Motor with PCB stator reinvents the technology
By now hopefully readers have heard about the printed circuit board (PCB) motors being developed by US company Infinitum Electric. The motors, based on utilising a printed circuit stator instead of heavy, bulky and expensive copper windings, enable not only a lighter and more compact design, but the opportunity to include other technology inside the motor itself.
Now the company has announced the launch of its IEx Series motor, an IoT-enabled electric motor that’s a third of the size and weight of conventional motors while delivering high efficiency and IoT capabilities. Infinitum has reached OEM sales agreements with Twin City Fan, Comefri and ACME Fan for the IEx Series motor and the first shipment of motors is scheduled for this month. The company’s first product is an 11 kW (15 hp) motor designed for the HVAC plenum fan market, with the 7.5 and 3.7 kW models being released by the end of 2020. Infinitum has also kick-started research and development efforts in other market segments like oil and gas, aerospace and electric vehicles.
“With the launch of our IEx Series motor, we are delivering a smaller, smarter, quieter, lighter and higher performing motor into the roughly $150 billion yearly electric motor market,” said Ben Schuler, CEO of Infinitum Electric. “After the electric motor has gone virtually untouched for more than 100 years, our product is generating exciting interest in key industries, and we’re honoured to introduce our first product line with three of the industry’s top fan and blower OEMs.”
Infinitum’s 11 kW electric motor can exceed IE5 efficiency, a standard that the industry considers to be the highest efficiency class. In addition, the customisable design of the motor allows for easier production and greater optimisation than any other electric motor, resulting in reduced lead times, up to 25% lower costs, up to 60% lighter weight, higher durability and enhanced IoT connectivity.

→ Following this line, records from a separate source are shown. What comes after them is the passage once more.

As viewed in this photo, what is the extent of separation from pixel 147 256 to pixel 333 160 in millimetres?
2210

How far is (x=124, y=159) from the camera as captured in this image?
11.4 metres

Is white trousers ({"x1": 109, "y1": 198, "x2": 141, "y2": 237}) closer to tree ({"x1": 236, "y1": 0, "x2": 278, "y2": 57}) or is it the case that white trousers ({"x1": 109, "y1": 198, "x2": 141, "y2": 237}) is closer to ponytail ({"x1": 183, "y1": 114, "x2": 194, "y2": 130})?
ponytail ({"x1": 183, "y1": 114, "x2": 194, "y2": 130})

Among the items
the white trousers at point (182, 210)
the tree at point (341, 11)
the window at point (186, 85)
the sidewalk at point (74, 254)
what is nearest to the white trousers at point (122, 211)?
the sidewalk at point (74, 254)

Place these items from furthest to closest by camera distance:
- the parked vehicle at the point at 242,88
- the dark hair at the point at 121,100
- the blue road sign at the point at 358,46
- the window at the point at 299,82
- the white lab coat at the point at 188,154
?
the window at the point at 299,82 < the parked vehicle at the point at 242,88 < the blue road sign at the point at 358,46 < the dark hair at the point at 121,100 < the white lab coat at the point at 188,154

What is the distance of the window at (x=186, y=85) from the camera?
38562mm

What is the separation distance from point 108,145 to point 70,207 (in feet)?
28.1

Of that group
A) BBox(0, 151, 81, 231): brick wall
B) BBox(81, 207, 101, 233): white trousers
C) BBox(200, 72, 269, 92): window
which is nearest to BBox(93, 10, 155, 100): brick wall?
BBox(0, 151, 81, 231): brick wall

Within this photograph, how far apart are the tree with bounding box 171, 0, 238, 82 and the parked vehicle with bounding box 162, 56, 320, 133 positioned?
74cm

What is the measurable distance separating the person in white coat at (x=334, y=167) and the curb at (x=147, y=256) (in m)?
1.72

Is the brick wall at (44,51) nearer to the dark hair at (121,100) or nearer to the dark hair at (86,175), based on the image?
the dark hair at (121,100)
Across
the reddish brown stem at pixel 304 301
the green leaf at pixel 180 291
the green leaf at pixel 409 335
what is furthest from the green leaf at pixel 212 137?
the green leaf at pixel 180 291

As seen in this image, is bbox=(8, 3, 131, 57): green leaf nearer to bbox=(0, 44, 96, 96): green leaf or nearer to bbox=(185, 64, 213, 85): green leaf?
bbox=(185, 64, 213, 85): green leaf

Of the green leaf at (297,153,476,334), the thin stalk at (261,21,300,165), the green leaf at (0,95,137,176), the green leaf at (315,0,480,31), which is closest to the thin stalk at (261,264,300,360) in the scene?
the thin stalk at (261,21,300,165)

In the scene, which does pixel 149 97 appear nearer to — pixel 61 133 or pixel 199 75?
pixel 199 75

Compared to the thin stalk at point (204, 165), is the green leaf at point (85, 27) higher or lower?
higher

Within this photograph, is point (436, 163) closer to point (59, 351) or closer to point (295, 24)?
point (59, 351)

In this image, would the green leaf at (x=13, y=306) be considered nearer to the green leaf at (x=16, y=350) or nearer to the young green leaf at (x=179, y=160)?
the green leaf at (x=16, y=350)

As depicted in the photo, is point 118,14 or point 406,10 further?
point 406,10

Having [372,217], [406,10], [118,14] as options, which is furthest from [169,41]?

“Demand for high-efficiency motors is on the rise, and an innovative product like Infinitum’s PCB-based 15 hp motor gives the market a highly competitive offering,” said Ivan Campos, Manufacturing Technology Research Analyst with IHS Markit technology research, now part of Informa Tech. “The level of efficiency based on the size and weight of Infinitum’s 15 hp motor coupled with its IoT capabilities could be of great benefit to not only the HVAC industry but for other industries as well.”1
Simplified manufacturing lowers cost
Infinitum’s PCB-based stators with etched copper wiring eliminate the need for traditional motor stators made with twisted copper wiring. This too means that expensive, clunky machinery designed to automate the twisting of the copper wires can be eliminated from the motor manufacturing process and replaced by fully automated PCB manufacturing.
This major shift in the process drastically simplifies motor manufacturing and significantly reduces the cost to make each motor. It also creates an opportunity to more easily build smarter motors with IoT and sensor technology built in.
Power limits yet to be explored
Infinitum Electric’s plan to start out in the HVAC market was explained by Schuler in an interview with InsideEVs in December.
“Our reasoning for starting off in the HVAC market is that it has a rather low barrier to entry. So this allows us to sell 10,000, 20,000, 100,000 and prove to everyone how durable and high-performing our motors actually are. Having that proof case in the HVAC market will open up lots of other avenues, such as oil and gas, or space, whatever it is. The HVAC launch will enable that,” he said.
And for those who think such a motor may be limited in its power, the company has mooted the possibility of 1000 hp (750 kW).
“The 1000 hp limit for his motor is just an arbitrary number to talk about the technology. It can go higher than that. In the oil and gas business, these motors are like 5000 hp. They use huge machines. Most cars would not need more than 300 hp.”
- IHS Markit Technology Research, now part of Informa Tech, Low Voltage Motors Intelligence Service, December 2019.